__Série d'exercices__
1: Répondez à ces questions sur la lettre de Lacroix :
(a) À qui les lettres de Lacroix sont-elles adressées ?
(b) Dans quelle ville un accident de voiture a-t-il retenu l'auteur ?
(c) Selon la réponse du général Duval, où se trouvait Dumouriez ?
2: Recopiez tout ce qui va de "VIII. — LETTRES" jusqu'à "dire entièrement perdue." dans la lettre de Lacroix, en remplaçant "Lille" par "Douai".
3: Poursuivez la lettre de Lacroix à Danton à la suite de sa dernière phrase.

__Extrait du texte__
--- --- ---

HISTOIRE LA TERREUR 1792-1794

NOTES, ÉCLAIRCISSEMENTS ET PIÈCES INÉDITES

 

VIII. — LETTRES DE LACROIX À DANTON.

 

 

I

 

Je n'ai pu me rendre à l'armée, mon cher ami, comme nous en étions convenus. Un accident arrivé à ma voiture m'a retenu à Gand. Pendant cet intervalle, j'ai écrit au général Duval pour lui demander des nouvelles positives de la situation de nos armées ; il m'a fait réponse que Dumouriez était à Bruxelles, qu'il imaginait que les ennemis y entreraient le lendemain. An retour de mon domestique qui avait porté ma lettre, je pris le parti de venir à Lille. Gossuin et Merlin s'y sont rendus avec moi, et Robert avec Treilhard y sont arrivés. Nos affaires vont de mal en pis, nos revers se succèdent et la confiance est bien altérée, pour ne pas dire entièrement perdue.

--- --- ---

__Données disponibles__

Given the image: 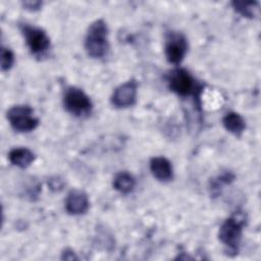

--- --- ---

__Réponses rédigées__
1:
(a) À Danton.
(b) À Gand.
(c) À Bruxelles.

2:
VIII. — LETTRES DE LACROIX À DANTON.

 

 

I

 

Je n'ai pu me rendre à l'armée, mon cher ami, comme nous en étions convenus. Un accident arrivé à ma voiture m'a retenu à Gand. Pendant cet intervalle, j'ai écrit au général Duval pour lui demander des nouvelles positives de la situation de nos armées ; il m'a fait réponse que Dumouriez était à Bruxelles, qu'il imaginait que les ennemis y entreraient le lendemain. An retour de mon domestique qui avait porté ma lettre, je pris le parti de venir à Douai. Gossuin et Merlin s'y sont rendus avec moi, et Robert avec Treilhard y sont arrivés. Nos affaires vont de mal en pis, nos revers se succèdent et la confiance est bien altérée, pour ne pas dire entièrement perdue.

3:
Dumouriez fait précisément tout ce qu'il faut pour accréditer les soupçons que sa conduite et sa légèreté ont fait naître. On assure qu'avant la retraite de l'armée il est venu à Bruxelles et que, pendant la nuit, il y a eu une conférence avec les représentants provisoires de cette ville. Ce fait se confirme assez, mais on en ignore le résultat et l'objet qui fut mis en discussion. Mais tu l'en feras aisément une idée, lorsque tu sauras que, des quatre-vingts représentants provisoires, trois seulement ont quitté leurs foyers et se sont expatriés ; les autres ont attendu avec sécurité et même avec impatience l'armée ennemie.

Un grand nombre d'hommes ont été au-devant des Autrichiens, ils ont été reçus dans la ville avec transport. Ces f. Belges parlaient d'aller faire sauter le pont d'Alost, afin d'intercepter la communication avec Gand, ville par laquelle nous évacuons.

Avant que l'ennemi n'eût pris possession de Bruxelles, nos magasins avaient été pillés. On assure que les gendarmes nationaux avaient donné ce bon exemple. Les effets de campement et habillement n'ont pas été épargnés.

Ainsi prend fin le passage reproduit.